Repeat the records below exactly from the line containing "عاجل .. نزلة البرد لدى الاطفال اسبابه وعلاجه" to the line containing "The God Father", taking in both of those lines. Drop the pictures.

### [Supplied material]
.....

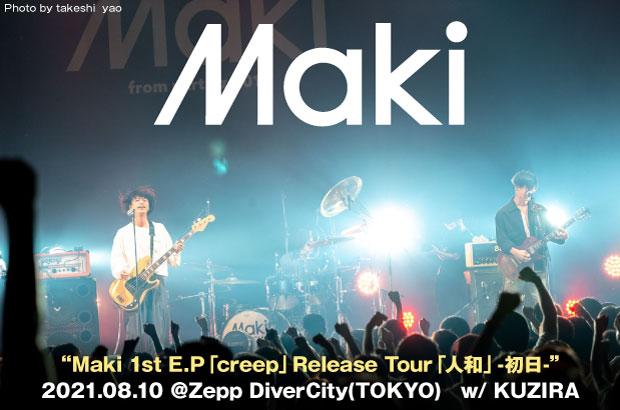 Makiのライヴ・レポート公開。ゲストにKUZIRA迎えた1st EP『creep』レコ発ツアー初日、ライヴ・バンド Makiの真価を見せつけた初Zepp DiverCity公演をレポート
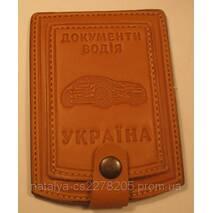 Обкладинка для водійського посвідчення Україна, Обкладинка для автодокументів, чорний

.....

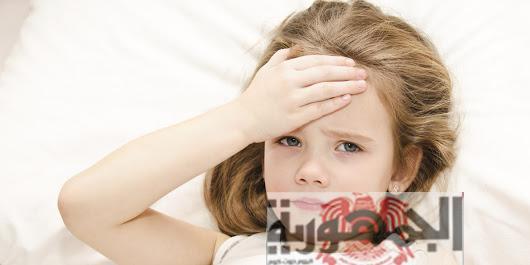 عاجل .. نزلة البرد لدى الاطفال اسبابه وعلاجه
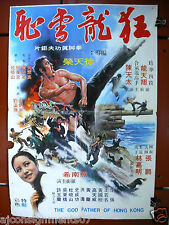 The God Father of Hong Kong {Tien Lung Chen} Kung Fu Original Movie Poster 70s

.....

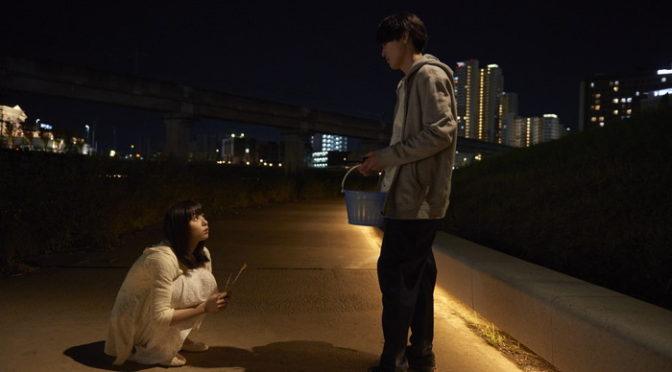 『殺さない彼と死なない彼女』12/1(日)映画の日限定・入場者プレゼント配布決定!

.....

### [Exercise response]
 عاجل .. نزلة البرد لدى الاطفال اسبابه وعلاجه
 The God Father of Hong Kong {Tien Lung Chen} Kung Fu Original Movie Poster 70s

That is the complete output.